⟨
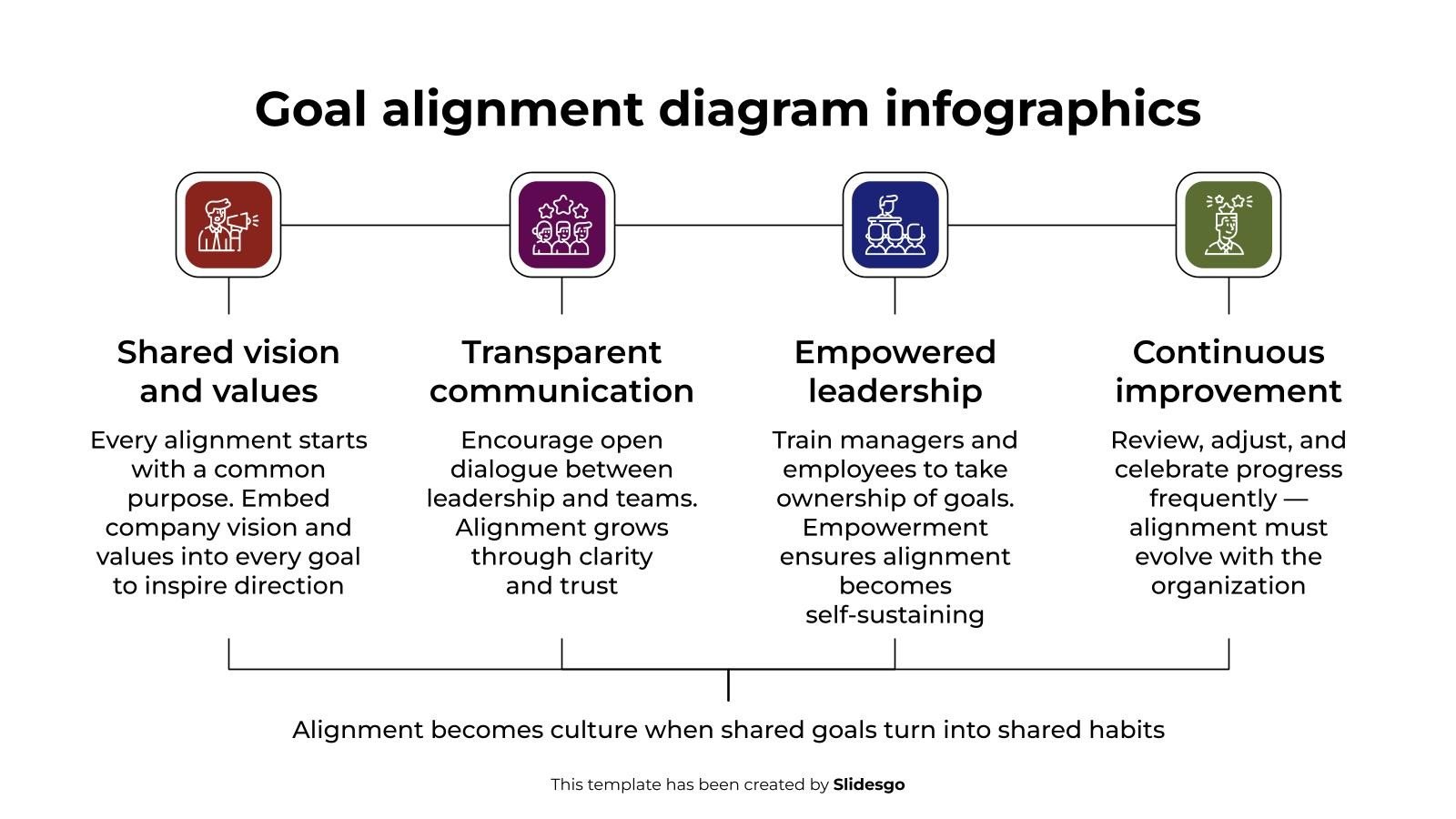 Goal alignment diagram infographics

Shared vision and values

Every alignment starts with a common purpose. Embed company vision and values into every goal to inspire direction

Transparent communication

Encourage open dialogue between leadership and teams. Alignment grows through clarity and trust

Empowered leadership

Train managers and employees to take ownership of goals. Empowerment ensures alignment becomes self-sustaining

Continuous improvement

Review, adjust, and celebrate progress frequently — alignment must evolve with the organization

Alignment becomes culture when shared goals turn into shared habits

This template has been created by Slidesgo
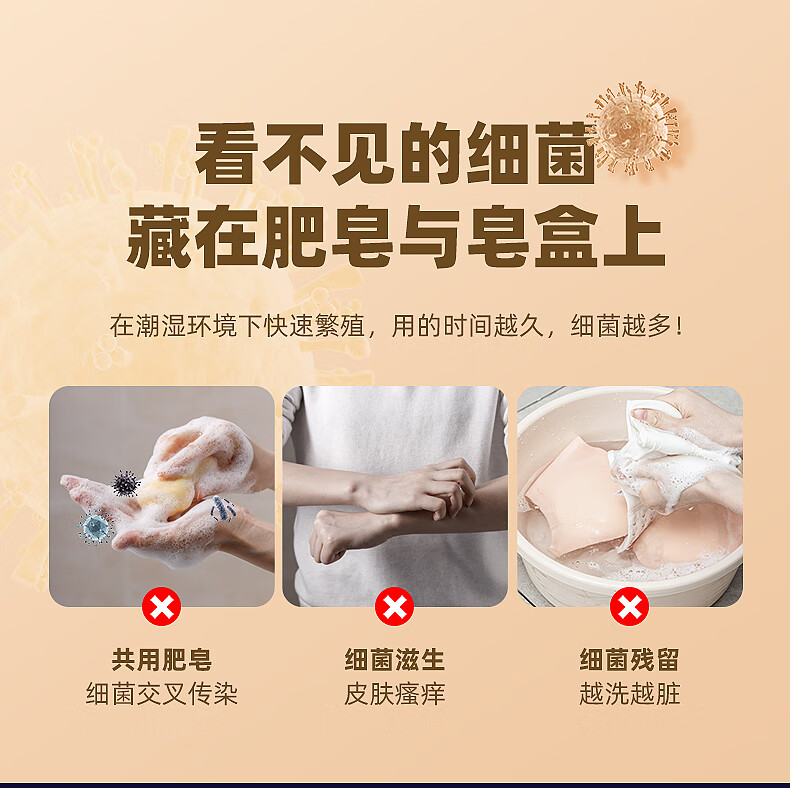 看不见的细菌
藏在肥皂与皂盒上

在潮湿环境下快速繁殖，用的时间越久，细菌越多！

共用肥皂
细菌交叉传染

细菌滋生
皮肤瘙痒

细菌残留
越洗越脏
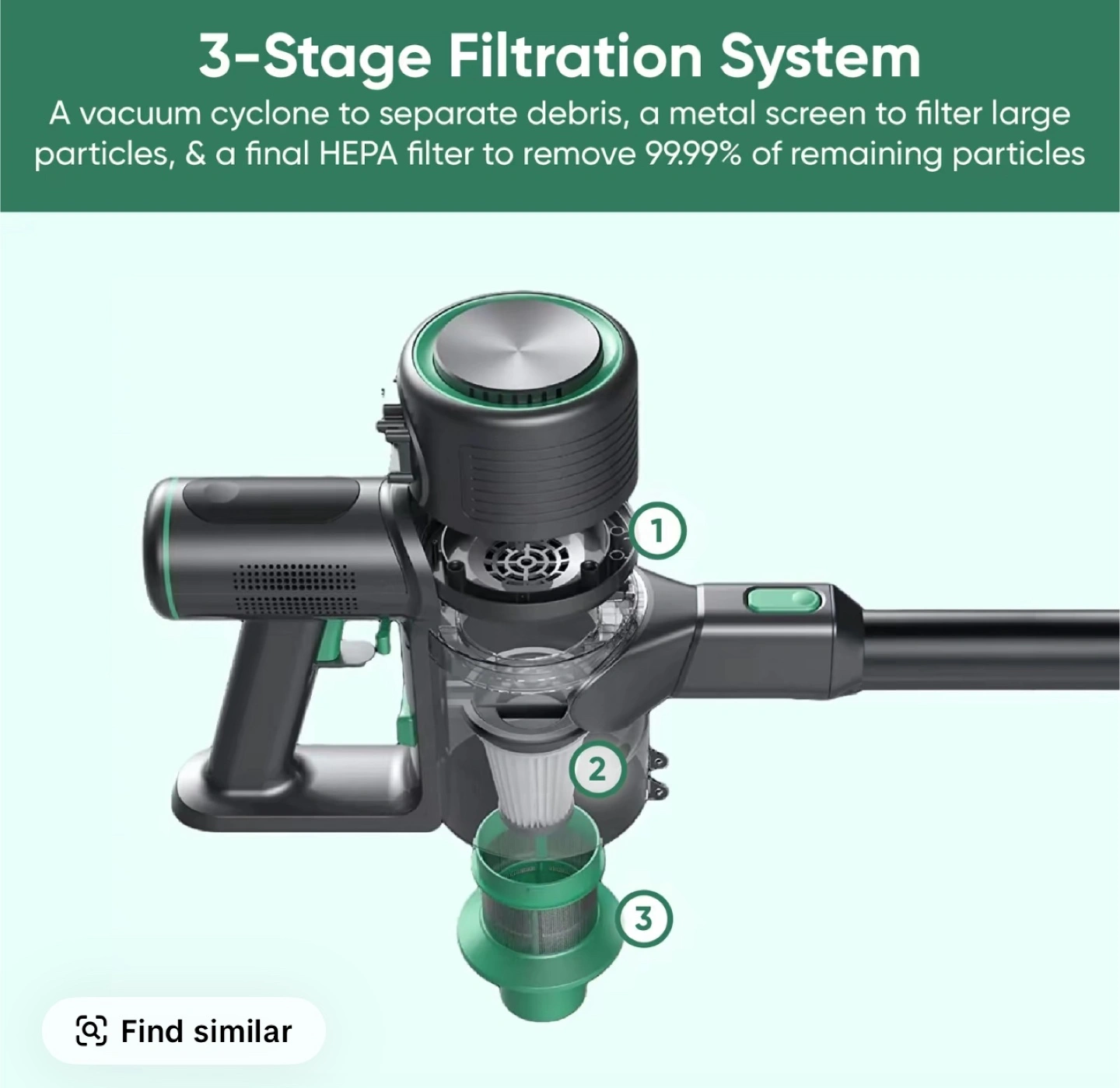 3-Stage Filtration System

A vacuum cyclone to separate debris, a metal screen to filter large particles, & a final HEPA filter to remove 99.99% of remaining particles

1

2

3

Find similar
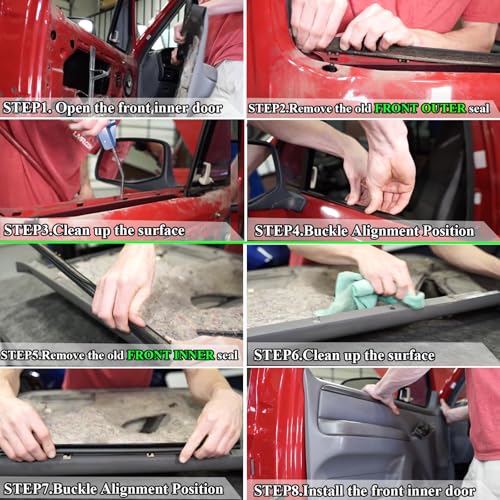 STEP1. Open the front inner door

STEP2.Remove the old FRONT OUTER seal

STEP3.Clean up the surface

STEP4.Buckle Alignment Position

STEP5.Remove the old FRONT INNER seal

STEP6.Clean up the surface

STEP7.Buckle Alignment Position

STEP8.Install the front inner door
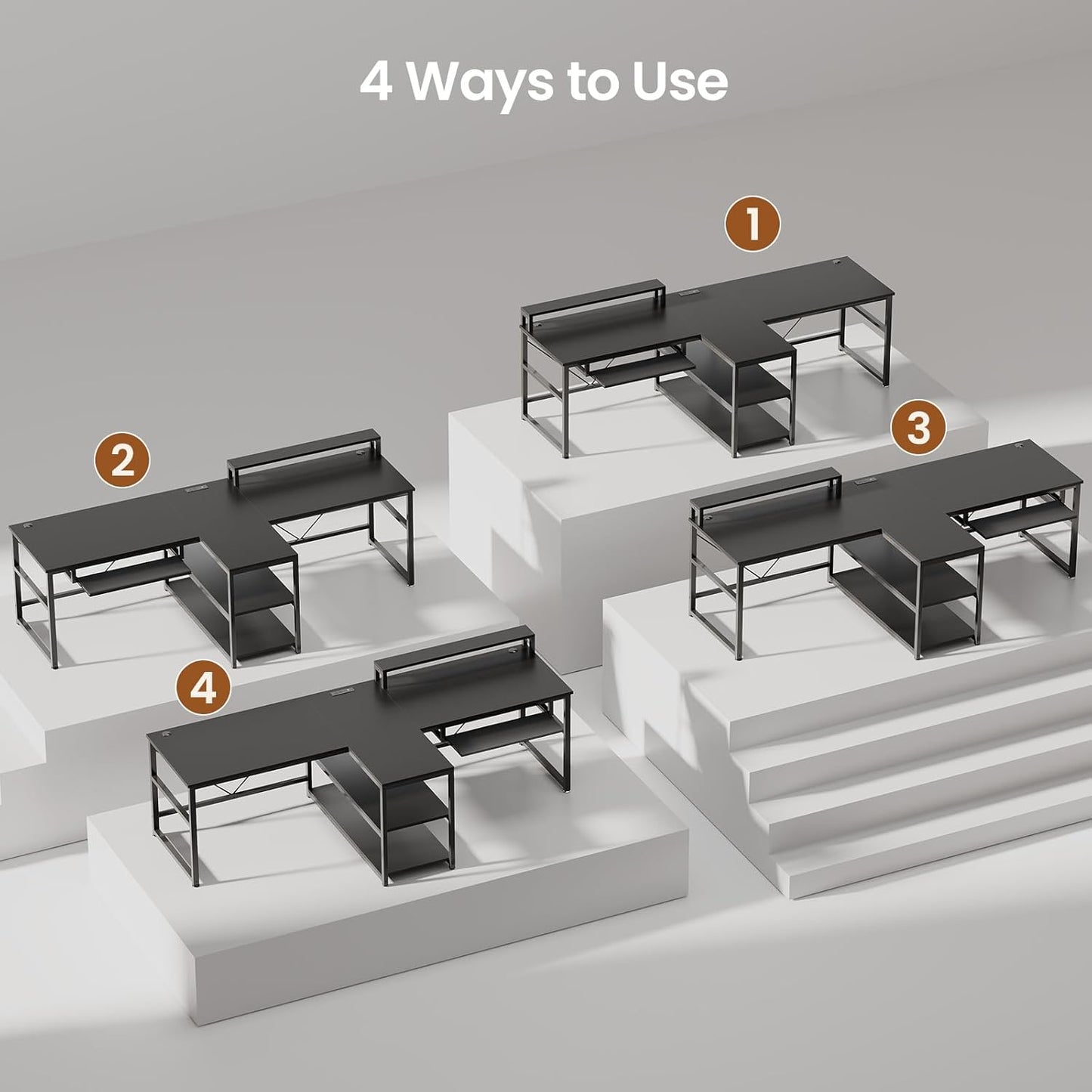 4 Ways to Use

1

2

3

4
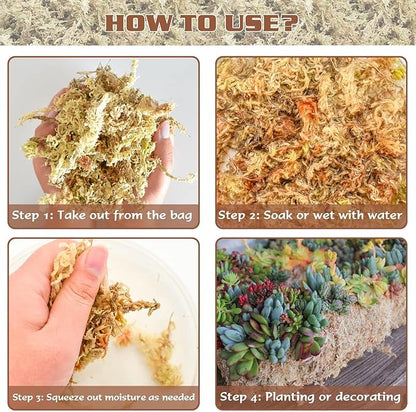 HOW TO USE?

Step 1: Take out from the bag

Step 2: Soak or wet with water

Step 3: Squeeze out moisture as needed

Step 4: Planting or decorating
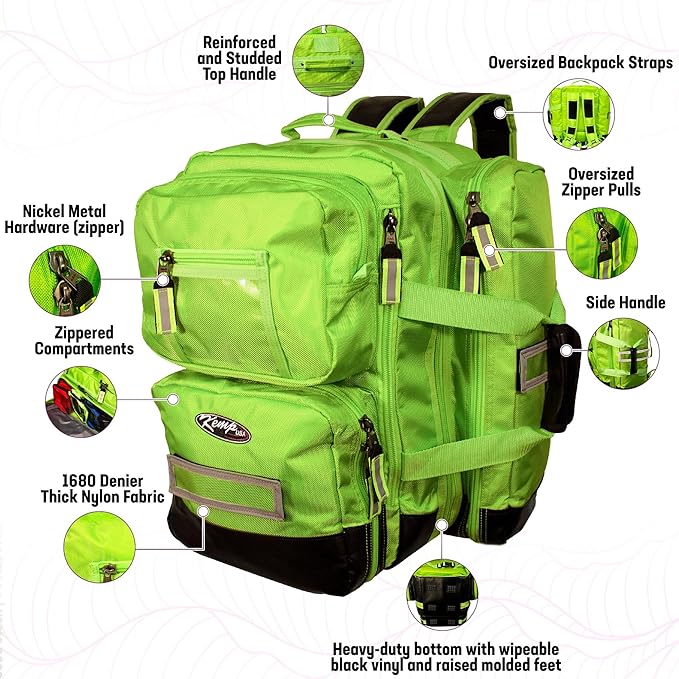 Reinforced and Studded Top Handle

Oversized Backpack Straps

Oversized Zipper Pulls

Nickel Metal Hardware (zipper)

Side Handle

Zippered Compartments

Kemp USA

1680 Denier Thick Nylon Fabric

Heavy-duty bottom with wipeable black vinyl and raised molded feet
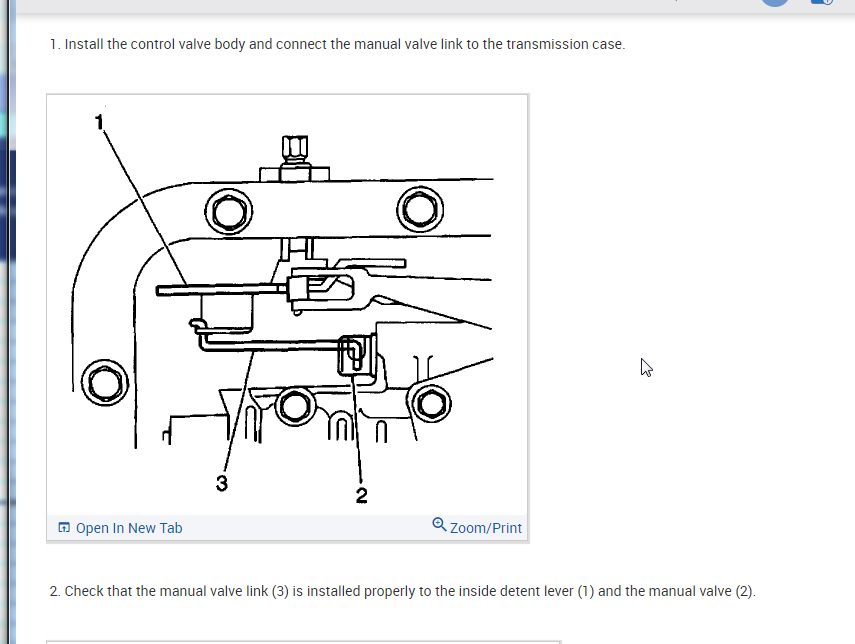 1. Install the control valve body and connect the manual valve link to the transmission case.

1

3

2

Open In New Tab

Zoom/Print

2. Check that the manual valve link (3) is installed properly to the inside detent lever (1) and the manual valve (2).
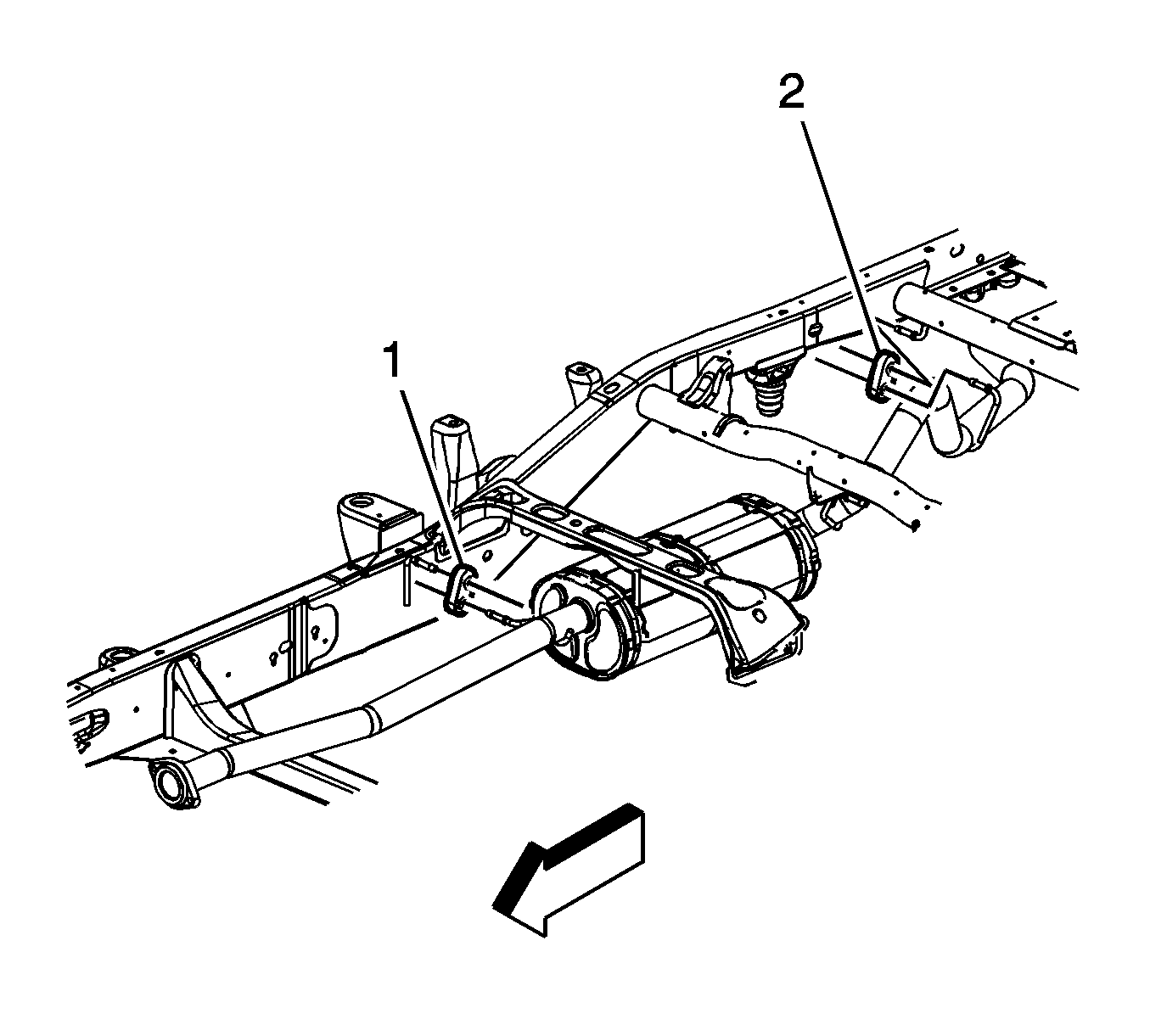 2

1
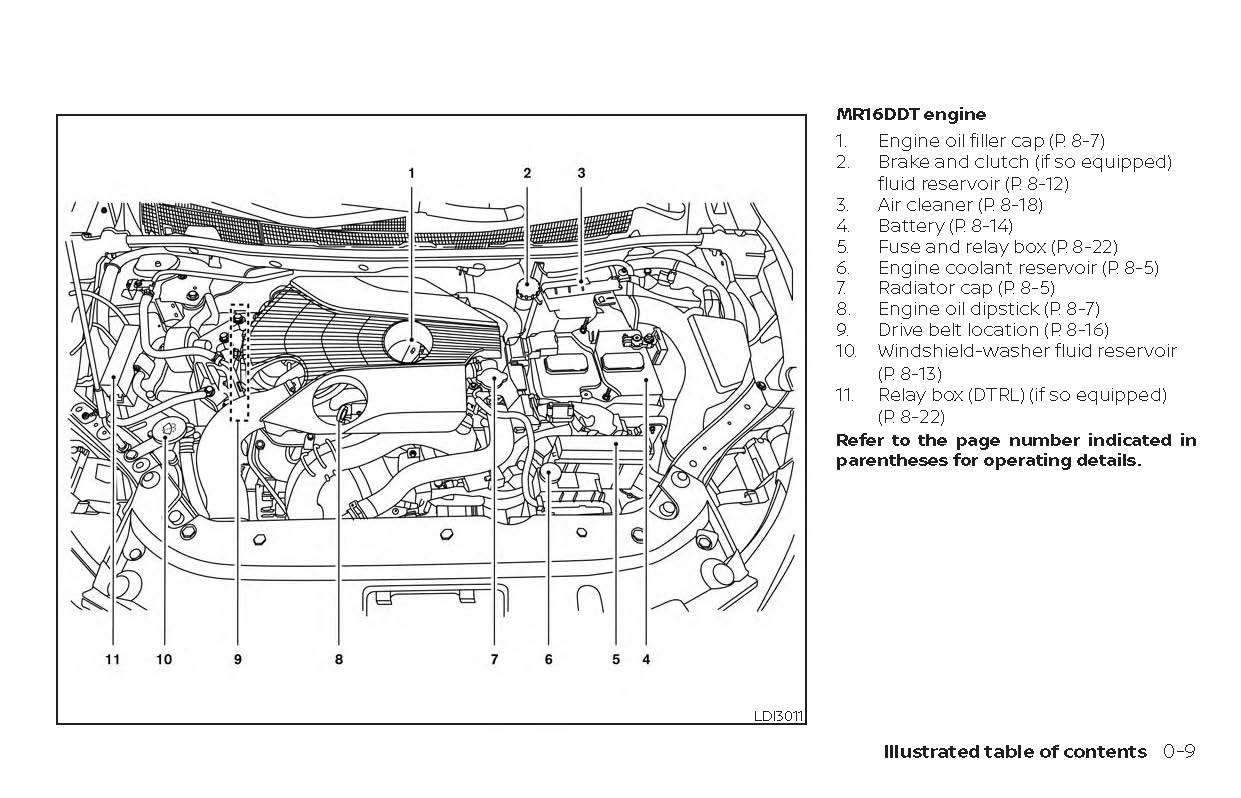 1 2 3

11 10 9 8 7 6 5 4

LDI3011

MR16DDT engine

1. Engine oil filler cap (P. 8-7)
2. Brake and clutch (if so equipped) fluid reservoir (P. 8-12)
3. Air cleaner (P. 8-18)
4. Battery (P. 8-14)
5. Fuse and relay box (P. 8-22)
6. Engine coolant reservoir (P. 8-5)
7. Radiator cap (P. 8-5)
8. Engine oil dipstick (P. 8-7)
9. Drive belt location (P. 8-16)
10. Windshield-washer fluid reservoir (P. 8-13)
11. Relay box (DTRL) (if so equipped) (P. 8-22)

Refer to the page number indicated in parentheses for operating details.

Illustrated table of contents 0-9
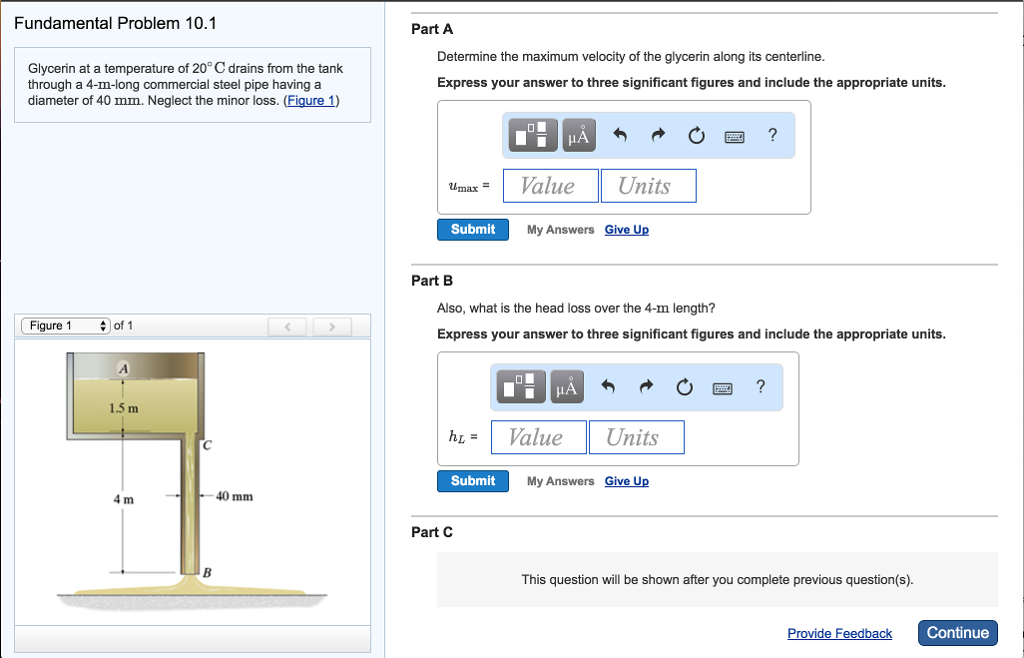 Fundamental Problem 10.1

Glycerin at a temperature of $20^\circ C$ drains from the tank through a 4-m-long commercial steel pipe having a diameter of 40 mm. Neglect the minor loss. (Figure 1)

Figure 1 of 1

A

1.5 m

C

4 m

40 mm

B

Part A

Determine the maximum velocity of the glycerin along its centerline.

Express your answer to three significant figures and include the appropriate units.

μÅ ?

$u_{max}$ = Value Units

Submit My Answers Give Up

Part B

Also, what is the head loss over the 4-m length?

Express your answer to three significant figures and include the appropriate units.

μÅ ?

$h_L$ = Value Units

Submit My Answers Give Up

Part C

This question will be shown after you complete previous question(s).

Provide Feedback Continue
⟩
Instructions for the task:
Beginning with the first line of the material above, please output each line exactly through the line that contains "Transparent communication", and only those, leaving out pictures.

Output of the exercise:
 Goal alignment diagram infographics

Shared vision and values

Every alignment starts with a common purpose. Embed company vision and values into every goal to inspire direction

Transparent communication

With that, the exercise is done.